→ SOURCE EXTRACT:
☆ ☆ ☆ ☆ ☆ ☆ ☆
People · Updated 2026-05-04

Sisera is the Canaanite captain whose defeat in the days of Deborah becomes one of the standing emblems of Yahweh's deliverance in the Old Testament. He commands the army of Jabin king of Hazor, fields nine hundred chariots of iron, and is finally killed not on the battlefield but in a tent at the hand of a woman. A second, much fainter Sisera surfaces centuries later among the temple servants who return from exile.

The Captain at Harosheth

The narrator introduces him as Yahweh's instrument of judgment on Israel. "And Yahweh sold them into the hand of Jabin king of Canaan, that reigned in Hazor; the captain of whose host was Sisera, who dwelt in Harosheth of the Gentiles" (Jud 4:2). The oppression is severe: "he had nine hundred chariots of iron; and twenty years he mightily oppressed the sons of Israel" (Jud 4:3). Long after the fact, Samuel will list him alongside the Philistines and Moab in the catalogue of Israel's afflictions, "But they forgot Yahweh their God; and he sold them into the hand of Sisera, captain of the host of Hazor" (1Sa 12:9).
☆ ☆ ☆ ☆ ☆ ☆ ☆
[Excerpts from a spatial dataset]
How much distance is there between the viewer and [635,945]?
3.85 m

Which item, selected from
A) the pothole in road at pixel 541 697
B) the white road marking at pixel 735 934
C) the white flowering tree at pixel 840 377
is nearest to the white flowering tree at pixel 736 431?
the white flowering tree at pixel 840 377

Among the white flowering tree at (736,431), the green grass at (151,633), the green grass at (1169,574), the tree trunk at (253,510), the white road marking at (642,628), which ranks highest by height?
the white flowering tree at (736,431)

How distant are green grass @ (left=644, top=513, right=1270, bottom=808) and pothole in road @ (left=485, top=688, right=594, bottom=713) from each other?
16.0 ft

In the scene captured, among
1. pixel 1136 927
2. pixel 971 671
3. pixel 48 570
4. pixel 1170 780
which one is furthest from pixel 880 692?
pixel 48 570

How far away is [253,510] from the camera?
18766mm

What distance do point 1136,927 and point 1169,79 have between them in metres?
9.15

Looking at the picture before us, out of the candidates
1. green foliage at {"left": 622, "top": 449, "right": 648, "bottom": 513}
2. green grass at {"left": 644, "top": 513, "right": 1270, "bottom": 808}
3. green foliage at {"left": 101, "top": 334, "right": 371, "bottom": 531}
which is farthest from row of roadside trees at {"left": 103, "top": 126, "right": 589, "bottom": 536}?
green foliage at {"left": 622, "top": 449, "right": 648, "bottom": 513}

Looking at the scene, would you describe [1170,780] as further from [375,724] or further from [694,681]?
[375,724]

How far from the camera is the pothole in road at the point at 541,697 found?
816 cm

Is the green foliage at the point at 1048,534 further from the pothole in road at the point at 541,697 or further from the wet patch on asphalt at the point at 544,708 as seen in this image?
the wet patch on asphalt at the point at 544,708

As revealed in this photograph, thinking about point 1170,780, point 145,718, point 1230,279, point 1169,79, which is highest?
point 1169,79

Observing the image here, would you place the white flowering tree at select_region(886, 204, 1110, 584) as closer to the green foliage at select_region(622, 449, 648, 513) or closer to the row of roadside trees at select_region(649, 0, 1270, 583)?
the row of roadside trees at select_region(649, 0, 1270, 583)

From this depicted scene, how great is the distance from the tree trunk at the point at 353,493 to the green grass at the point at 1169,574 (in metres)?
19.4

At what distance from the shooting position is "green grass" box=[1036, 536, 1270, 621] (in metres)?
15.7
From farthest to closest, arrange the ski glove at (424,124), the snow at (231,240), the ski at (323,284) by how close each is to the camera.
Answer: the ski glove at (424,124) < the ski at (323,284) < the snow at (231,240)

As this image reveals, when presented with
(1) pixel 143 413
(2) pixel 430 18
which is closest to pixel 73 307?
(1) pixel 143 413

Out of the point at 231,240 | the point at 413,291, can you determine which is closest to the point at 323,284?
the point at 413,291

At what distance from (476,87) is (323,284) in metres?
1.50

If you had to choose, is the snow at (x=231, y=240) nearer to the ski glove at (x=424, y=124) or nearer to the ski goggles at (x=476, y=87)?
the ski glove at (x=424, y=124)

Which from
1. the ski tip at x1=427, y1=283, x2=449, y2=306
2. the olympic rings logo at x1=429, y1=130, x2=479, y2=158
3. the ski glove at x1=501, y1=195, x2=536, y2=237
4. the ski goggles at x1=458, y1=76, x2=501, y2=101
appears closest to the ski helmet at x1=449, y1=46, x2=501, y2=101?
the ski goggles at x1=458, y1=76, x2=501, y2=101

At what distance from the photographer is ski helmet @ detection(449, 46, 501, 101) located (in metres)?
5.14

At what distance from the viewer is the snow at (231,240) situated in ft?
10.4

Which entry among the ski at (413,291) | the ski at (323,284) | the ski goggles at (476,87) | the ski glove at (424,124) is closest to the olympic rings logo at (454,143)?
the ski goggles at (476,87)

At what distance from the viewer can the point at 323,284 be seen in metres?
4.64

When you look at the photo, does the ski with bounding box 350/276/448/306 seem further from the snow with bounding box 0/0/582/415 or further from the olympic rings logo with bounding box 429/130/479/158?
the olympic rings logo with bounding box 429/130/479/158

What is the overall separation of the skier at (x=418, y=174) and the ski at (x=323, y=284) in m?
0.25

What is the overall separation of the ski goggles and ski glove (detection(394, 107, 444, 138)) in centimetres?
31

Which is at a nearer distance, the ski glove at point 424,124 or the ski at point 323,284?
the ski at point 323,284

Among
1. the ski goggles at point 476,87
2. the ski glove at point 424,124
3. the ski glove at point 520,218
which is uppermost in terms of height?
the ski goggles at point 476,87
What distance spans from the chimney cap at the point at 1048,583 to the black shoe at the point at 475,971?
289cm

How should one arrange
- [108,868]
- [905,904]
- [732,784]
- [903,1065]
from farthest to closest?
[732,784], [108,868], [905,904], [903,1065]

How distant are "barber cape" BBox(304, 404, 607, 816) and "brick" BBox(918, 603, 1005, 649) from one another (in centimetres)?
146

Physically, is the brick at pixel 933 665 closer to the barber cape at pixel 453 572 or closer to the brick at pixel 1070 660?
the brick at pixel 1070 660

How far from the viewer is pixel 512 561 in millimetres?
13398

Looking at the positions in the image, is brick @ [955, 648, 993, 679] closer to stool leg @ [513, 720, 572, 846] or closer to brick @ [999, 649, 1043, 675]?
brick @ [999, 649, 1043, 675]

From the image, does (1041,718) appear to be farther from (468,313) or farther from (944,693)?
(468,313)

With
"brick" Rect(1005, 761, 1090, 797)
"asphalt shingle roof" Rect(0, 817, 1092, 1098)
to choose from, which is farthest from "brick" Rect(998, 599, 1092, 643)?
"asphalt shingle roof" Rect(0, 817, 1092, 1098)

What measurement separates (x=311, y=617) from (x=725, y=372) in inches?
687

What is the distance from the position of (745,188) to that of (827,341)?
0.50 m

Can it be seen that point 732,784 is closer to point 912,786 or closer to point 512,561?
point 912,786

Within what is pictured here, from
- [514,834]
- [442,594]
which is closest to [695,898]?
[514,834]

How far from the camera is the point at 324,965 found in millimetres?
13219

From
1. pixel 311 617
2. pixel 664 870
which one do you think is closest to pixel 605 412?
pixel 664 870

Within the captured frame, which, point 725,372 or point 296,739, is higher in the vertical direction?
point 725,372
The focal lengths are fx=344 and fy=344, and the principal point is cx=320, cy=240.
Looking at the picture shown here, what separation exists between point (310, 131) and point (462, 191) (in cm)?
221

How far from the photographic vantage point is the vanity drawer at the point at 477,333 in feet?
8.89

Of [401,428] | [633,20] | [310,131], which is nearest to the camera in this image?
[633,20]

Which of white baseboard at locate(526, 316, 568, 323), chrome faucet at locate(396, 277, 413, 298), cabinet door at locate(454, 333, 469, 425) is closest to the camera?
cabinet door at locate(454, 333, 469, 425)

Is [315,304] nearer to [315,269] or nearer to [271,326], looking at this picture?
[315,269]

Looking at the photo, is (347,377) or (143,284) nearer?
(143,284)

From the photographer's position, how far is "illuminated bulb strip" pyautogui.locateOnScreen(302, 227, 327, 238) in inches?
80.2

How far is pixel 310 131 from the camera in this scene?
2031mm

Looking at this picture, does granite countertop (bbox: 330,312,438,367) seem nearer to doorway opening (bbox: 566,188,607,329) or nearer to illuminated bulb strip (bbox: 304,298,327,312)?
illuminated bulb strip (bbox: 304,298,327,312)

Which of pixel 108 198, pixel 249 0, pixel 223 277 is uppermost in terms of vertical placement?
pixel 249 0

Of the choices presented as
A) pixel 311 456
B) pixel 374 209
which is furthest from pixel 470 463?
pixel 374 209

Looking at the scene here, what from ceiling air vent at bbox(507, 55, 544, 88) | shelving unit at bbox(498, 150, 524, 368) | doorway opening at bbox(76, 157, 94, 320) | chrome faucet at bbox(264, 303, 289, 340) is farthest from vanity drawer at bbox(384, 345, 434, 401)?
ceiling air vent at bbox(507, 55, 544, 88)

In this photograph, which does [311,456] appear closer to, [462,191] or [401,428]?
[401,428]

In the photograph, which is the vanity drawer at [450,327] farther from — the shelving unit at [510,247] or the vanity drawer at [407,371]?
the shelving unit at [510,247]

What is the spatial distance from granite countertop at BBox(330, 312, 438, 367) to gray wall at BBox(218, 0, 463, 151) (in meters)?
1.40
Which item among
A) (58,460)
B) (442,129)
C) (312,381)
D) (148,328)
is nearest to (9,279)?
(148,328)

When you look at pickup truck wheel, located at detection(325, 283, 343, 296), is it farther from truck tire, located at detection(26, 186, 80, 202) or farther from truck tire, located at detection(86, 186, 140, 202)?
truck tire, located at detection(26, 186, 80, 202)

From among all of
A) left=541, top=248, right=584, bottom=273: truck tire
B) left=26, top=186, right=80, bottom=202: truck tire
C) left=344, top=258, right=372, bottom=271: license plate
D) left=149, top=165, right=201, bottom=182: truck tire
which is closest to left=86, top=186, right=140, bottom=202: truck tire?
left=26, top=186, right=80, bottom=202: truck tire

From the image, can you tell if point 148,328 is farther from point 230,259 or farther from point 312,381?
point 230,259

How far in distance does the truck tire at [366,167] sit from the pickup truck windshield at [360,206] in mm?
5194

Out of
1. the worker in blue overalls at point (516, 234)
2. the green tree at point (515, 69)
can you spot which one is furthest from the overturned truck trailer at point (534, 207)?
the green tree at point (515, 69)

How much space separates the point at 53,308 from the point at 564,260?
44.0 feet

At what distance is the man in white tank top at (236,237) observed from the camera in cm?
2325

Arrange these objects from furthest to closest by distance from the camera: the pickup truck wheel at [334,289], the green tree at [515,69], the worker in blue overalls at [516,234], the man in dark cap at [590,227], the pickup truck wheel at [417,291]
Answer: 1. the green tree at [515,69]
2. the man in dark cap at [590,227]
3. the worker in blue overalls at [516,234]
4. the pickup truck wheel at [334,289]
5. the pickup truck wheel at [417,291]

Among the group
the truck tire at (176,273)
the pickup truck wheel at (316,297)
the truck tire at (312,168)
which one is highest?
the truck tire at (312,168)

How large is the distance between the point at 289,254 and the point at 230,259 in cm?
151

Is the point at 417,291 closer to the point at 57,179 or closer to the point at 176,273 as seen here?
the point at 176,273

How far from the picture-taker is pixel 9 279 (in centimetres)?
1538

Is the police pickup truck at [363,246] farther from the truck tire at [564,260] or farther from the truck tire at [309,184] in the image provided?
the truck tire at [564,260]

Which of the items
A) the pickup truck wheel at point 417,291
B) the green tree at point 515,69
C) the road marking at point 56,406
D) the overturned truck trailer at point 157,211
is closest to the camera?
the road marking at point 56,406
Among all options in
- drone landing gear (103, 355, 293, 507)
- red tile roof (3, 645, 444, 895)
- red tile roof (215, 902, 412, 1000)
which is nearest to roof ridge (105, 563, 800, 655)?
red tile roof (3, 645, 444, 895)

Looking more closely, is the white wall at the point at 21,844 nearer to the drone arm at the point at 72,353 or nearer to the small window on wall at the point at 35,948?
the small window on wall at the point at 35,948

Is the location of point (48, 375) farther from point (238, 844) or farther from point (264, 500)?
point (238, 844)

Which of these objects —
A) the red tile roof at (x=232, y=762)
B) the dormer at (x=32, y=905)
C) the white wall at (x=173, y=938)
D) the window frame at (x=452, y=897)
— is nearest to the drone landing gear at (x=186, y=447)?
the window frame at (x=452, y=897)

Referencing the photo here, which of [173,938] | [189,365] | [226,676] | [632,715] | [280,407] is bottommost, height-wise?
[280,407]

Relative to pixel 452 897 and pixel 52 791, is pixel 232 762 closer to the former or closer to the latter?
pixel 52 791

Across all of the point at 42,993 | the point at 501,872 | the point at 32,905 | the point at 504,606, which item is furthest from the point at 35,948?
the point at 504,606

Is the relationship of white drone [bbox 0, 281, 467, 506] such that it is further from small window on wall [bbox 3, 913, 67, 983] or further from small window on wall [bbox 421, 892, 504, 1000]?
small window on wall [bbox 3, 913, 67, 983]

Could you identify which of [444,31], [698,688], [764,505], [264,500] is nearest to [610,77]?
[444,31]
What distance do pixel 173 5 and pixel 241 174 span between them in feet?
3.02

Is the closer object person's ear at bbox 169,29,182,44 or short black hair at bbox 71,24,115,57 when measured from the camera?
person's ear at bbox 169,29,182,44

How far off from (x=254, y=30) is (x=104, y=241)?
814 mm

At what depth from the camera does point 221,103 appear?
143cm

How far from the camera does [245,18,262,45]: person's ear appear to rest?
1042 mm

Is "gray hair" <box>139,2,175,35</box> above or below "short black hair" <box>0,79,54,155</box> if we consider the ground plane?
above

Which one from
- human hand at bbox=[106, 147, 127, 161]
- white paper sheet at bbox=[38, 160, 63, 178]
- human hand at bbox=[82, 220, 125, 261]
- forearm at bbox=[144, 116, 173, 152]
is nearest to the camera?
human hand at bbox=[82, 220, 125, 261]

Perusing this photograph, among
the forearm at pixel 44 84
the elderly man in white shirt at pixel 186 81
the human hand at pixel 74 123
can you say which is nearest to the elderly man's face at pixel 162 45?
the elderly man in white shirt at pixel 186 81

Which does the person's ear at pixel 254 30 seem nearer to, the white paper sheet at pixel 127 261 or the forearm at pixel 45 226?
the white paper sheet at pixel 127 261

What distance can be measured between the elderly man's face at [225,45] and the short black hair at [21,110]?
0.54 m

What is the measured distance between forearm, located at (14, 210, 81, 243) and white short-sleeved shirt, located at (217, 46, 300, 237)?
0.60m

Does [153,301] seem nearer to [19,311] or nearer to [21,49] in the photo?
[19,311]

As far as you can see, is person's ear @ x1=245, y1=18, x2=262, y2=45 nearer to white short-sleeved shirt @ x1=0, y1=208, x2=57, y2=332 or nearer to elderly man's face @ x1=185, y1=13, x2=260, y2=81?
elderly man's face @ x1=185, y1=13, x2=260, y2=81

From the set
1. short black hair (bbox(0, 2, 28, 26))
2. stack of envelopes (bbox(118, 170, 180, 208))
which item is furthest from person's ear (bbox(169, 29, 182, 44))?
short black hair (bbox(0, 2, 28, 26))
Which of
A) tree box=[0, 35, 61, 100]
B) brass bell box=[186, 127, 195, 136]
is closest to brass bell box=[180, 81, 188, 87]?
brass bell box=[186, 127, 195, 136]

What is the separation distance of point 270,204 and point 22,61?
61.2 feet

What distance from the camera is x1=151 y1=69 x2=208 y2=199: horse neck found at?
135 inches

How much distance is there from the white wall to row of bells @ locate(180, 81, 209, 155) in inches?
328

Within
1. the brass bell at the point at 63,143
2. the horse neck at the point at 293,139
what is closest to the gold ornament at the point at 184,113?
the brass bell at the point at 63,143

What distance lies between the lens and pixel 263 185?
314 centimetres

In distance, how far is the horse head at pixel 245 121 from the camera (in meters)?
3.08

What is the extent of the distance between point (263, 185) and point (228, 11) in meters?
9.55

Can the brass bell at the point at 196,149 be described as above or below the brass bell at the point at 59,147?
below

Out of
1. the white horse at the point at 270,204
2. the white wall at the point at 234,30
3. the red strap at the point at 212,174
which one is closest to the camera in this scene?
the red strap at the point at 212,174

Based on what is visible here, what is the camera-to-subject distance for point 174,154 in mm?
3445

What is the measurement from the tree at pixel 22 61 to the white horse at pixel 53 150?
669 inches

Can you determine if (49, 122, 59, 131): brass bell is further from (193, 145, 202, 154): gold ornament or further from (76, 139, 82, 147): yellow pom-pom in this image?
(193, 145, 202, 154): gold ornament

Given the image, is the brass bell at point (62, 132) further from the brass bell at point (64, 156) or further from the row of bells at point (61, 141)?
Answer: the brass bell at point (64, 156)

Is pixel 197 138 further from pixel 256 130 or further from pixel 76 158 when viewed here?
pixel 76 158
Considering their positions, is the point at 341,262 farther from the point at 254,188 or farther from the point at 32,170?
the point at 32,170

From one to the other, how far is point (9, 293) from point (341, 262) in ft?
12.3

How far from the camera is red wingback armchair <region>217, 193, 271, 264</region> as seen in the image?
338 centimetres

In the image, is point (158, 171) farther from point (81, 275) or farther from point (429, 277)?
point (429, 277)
☆ ☆ ☆ ☆ ☆ ☆ ☆
→ LIST OF TASKS:
1. Reproduce the part of the Sisera text starting with "People · Updated" and going on through "return from exile.".
2. According to the Sisera text, where did Sisera dwell?

→ RESULTS FOR EACH TASK:
1.
People · Updated 2026-05-04

Sisera is the Canaanite captain whose defeat in the days of Deborah becomes one of the standing emblems of Yahweh's deliverance in the Old Testament. He commands the army of Jabin king of Hazor, fields nine hundred chariots of iron, and is finally killed not on the battlefield but in a tent at the hand of a woman. A second, much fainter Sisera surfaces centuries later among the temple servants who return from exile.

2. Harosheth of the Gentiles.